> PAGE EXTRACT
※ ※ ※

II.  Sole Proprietorships
A.  Defined.  A business owned by an individual person.  [and technically, since a corporation is a person at law, it is possible for a corp. to own a business (that is not the corp itself)
            B.  Pros and Cons
                        1.  Liability- once established, is unlimited to the sole proprietor unless a statute intervenes.  A master is responsible for the torts and K binding of a servant (as below) but not for actions of independent contractors.  There are however, non-delegable duties (see Rstmt Agency §214)
                                    a.  For Ks-[Rstmt of Agency § about the only way a business entity will not be liable for the binding of an employee or agent is if the agent is engaging in a transaction the third party knows or should know the agent has not authority to enter into
                                    b.  For Torts [Rstmt of Agency §219]- if foreseeable w/in the nature of the employment/type of work operations, and occurs while employee is conducting himself in the furtherance of the owner’s interests, the business owner shall be liable for the conduct of employees.
                                    c.  Non-delegable duties-  courts use both a Rstmt of Torts approach and a Rstmt of Agency approach.  See p. E- 17 for both.
                        2.  Agency relationship-  See Rstmt of Agency [E section of Supplement]                                     a.  Attorney- Client
                                    b.  Master, Servant, Independent Contractor, Rstmt § 2:
                                                i.  Master- a principal who employs an agent  to perform service in his affairs who controls or has the right to control the physical conduct of the other in the performance of his service.
ii.  Servant- an agent employed by a master whose physical conduct is controlled or subject to control by the master.
iii.  Independent contractor – is under contract to perform services for another, but is not under the physical control of the other in the performance of the undertaking.  He may or may not be an agent.
c.  Authority is the power of the agent to affect the legal relations of the principal by acts done in accordance with the principal’s manifestations of consent to him. [§7].  There are four types of authority:
            i.  Express Authority- you know.

※ ※ ※

> INFORMATION
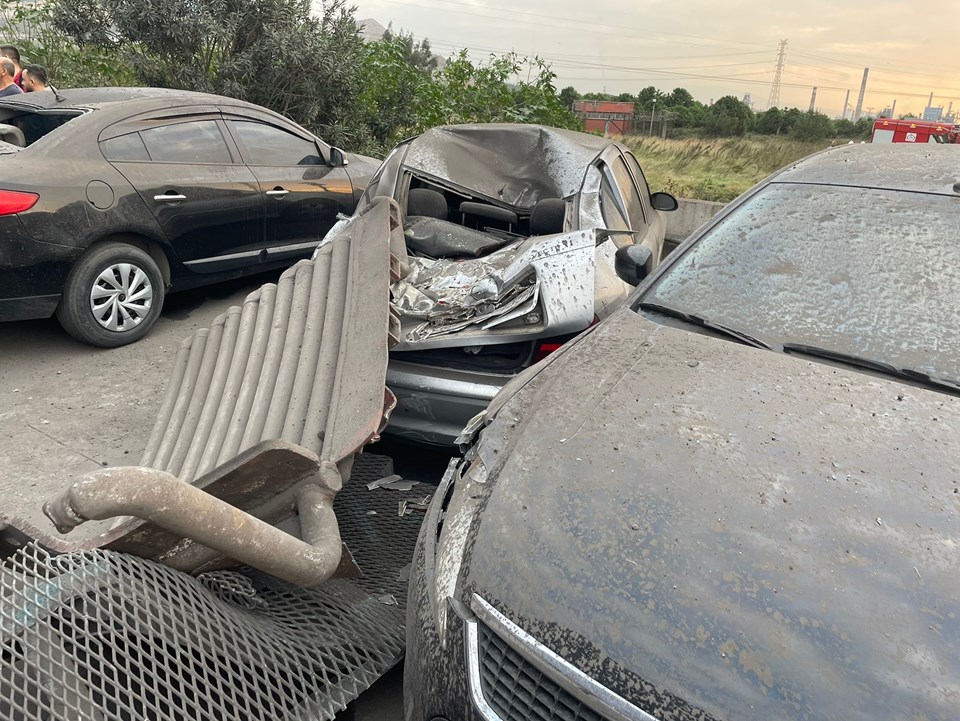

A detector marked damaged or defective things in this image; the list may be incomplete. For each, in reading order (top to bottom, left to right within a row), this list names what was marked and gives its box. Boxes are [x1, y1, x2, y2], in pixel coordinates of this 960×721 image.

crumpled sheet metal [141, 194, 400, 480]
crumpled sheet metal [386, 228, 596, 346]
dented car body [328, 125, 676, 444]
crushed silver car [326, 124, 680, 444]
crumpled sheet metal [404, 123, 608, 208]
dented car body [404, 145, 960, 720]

※ ※ ※

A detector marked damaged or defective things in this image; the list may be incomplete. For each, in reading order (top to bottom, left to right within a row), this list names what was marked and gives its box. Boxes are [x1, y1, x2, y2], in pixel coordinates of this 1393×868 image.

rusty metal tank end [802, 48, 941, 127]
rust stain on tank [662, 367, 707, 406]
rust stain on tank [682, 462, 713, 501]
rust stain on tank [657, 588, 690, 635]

※ ※ ※

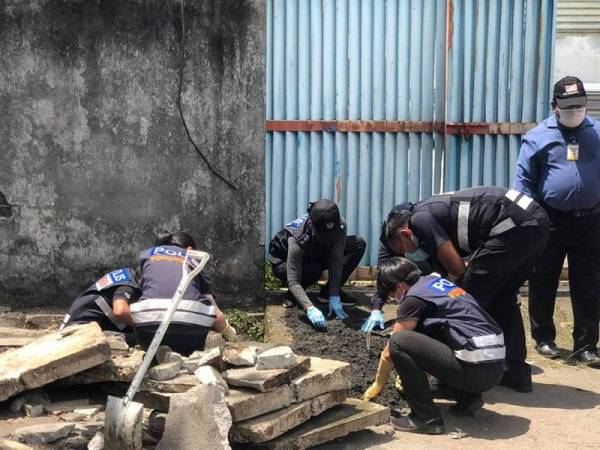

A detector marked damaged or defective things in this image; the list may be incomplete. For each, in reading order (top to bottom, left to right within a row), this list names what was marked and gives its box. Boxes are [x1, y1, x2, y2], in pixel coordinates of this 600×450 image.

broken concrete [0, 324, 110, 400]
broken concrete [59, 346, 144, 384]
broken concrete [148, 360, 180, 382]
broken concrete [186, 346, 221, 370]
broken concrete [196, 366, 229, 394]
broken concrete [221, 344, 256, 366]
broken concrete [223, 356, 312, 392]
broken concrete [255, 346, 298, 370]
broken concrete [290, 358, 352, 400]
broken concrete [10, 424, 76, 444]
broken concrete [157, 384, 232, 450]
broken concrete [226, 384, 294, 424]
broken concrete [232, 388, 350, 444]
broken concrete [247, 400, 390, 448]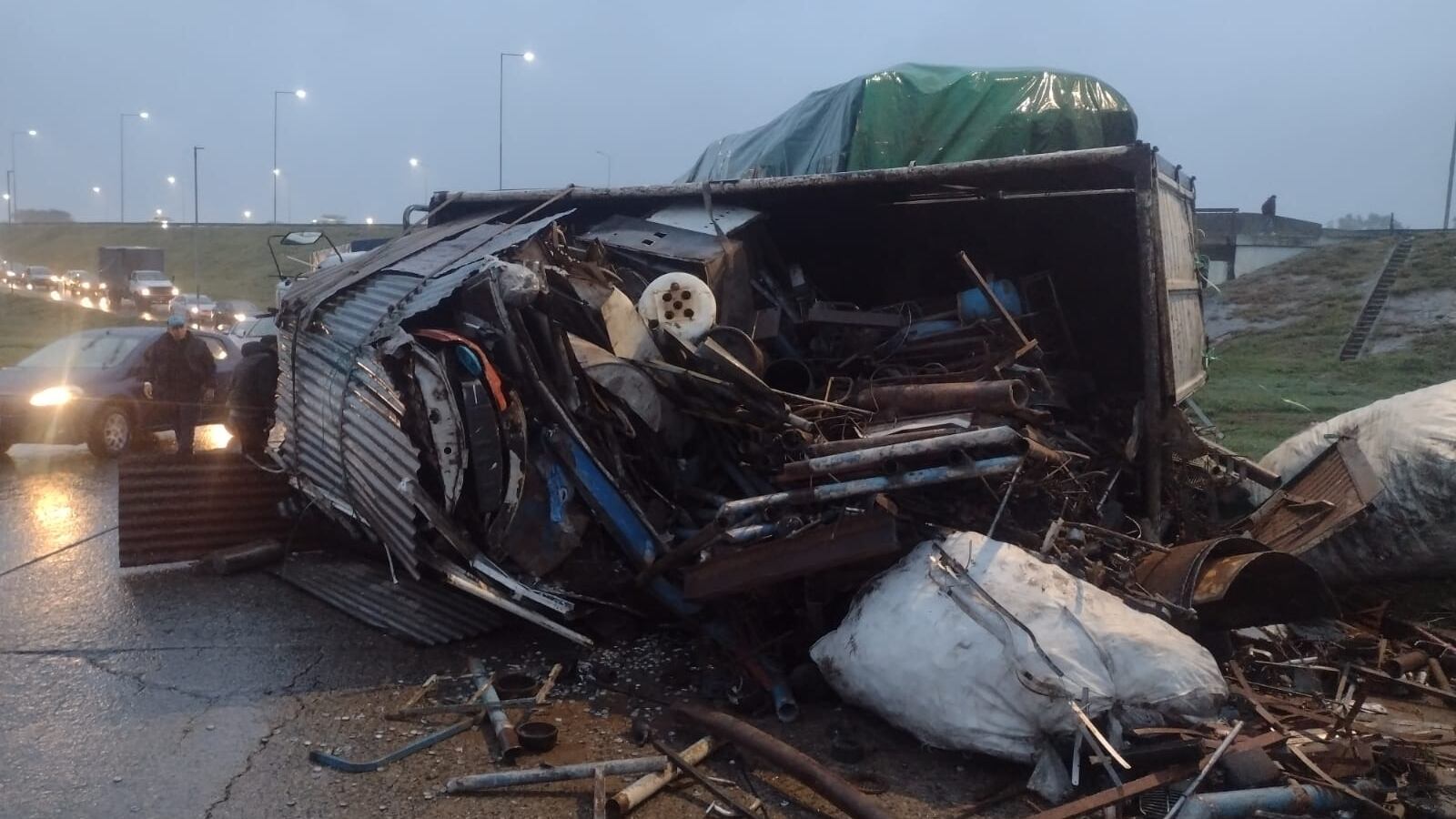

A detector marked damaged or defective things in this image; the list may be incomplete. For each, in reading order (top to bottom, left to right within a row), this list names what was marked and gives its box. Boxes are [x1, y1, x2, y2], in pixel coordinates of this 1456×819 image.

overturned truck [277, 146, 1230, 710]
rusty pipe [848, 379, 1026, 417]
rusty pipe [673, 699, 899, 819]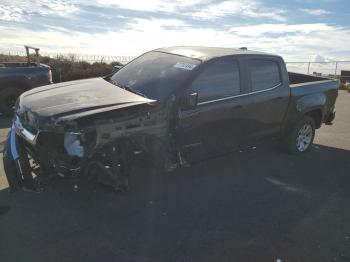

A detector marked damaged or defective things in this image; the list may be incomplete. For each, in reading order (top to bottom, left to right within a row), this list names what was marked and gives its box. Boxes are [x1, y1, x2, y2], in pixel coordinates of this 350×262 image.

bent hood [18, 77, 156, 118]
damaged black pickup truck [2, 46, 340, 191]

※ ※ ※

> PROBLEM A
In the outline on sole proprietorships, rewrite the paragraph beginning "Liability- once established" as a short bulleted list that keeps its main facts.
> PROBLEM B
Write a continuation of the outline on sole proprietorships, starting after its final line.
The lines above are separate material, apart from the outline on sole proprietorships.

> TASK RESULT A
- Once established, liability falls on the sole proprietor without limit unless a statute intervenes.
- A master is responsible for a servant's torts and for contracts the servant binds the business to.
- A master is not responsible for the actions of independent contractors.
- Non-delegable duties still apply (Restatement of Agency §214).

> TASK RESULT B
            ii.  Implied/ Incidental Authority]- the authority granted to perform a task encompasses a certain action as it is reasonably required to accomplish the task/ objective set forth to the agent
iii.  Apparent Authority [§8]-  principal’s manifestations to a third party regarding the agent make it apparent that the agent has the right/consent to bind the principal with the third party.
            iv.  Inherent Authority [§8A]- exists for the protection of harmed by or dealing with a servant or other agent.  This is where you go if you have no other theory of authority to remedy the situation.  It does not rely on manifestations by principal or agents, etc. but solely on the fact that the p/a rel’ship exists           
v.  Also, per §267, a person who makes it appear to a third party that another person is their agent may be held responsible for torts of that person to the same degree of an actual agency rel’ship.  See the section for details.
d.  Franchises – there is no definite statement addressing whether there is a agency relationship per se in franchises, but courts will apply theories of implied and apparent authority as reasonable.
e.   BE CAREFUL when you see any problem that deals with an undisclosed principle or a agent who is a manager.  There are situations where such principals shall be held to the conduct of their agents- even if directly against their directions!!  See § 4, 195, 208, 304, 322, 328, 337
            C.  Funding Business Growth
1.  By Owner-  if you have the cash, this is your best option.  You have no liability to a creditor for the $, and retain all control, you don’t pay interest (although there may be opportunity cost), and have no legal issues with liability for selling a security.
                        2.  Debt

s a contrary intent appears.
                        2.  No formal documents are required for formation of a p’ship.
3.  A lawyer employed by the p’ship is not individually representing the partners.  In start- up, each partner should have their own lawyer.
D.  Legal issues with operations.  UPA ’97 § 103 allows flexibility in how partners may choose to conduct their internal affairs, but lists 10 things that are non-waivable.  Although its not the 1914 act, pay attention to
                        1.  Ownership rights.  UPA §24-26, pp B-3,4.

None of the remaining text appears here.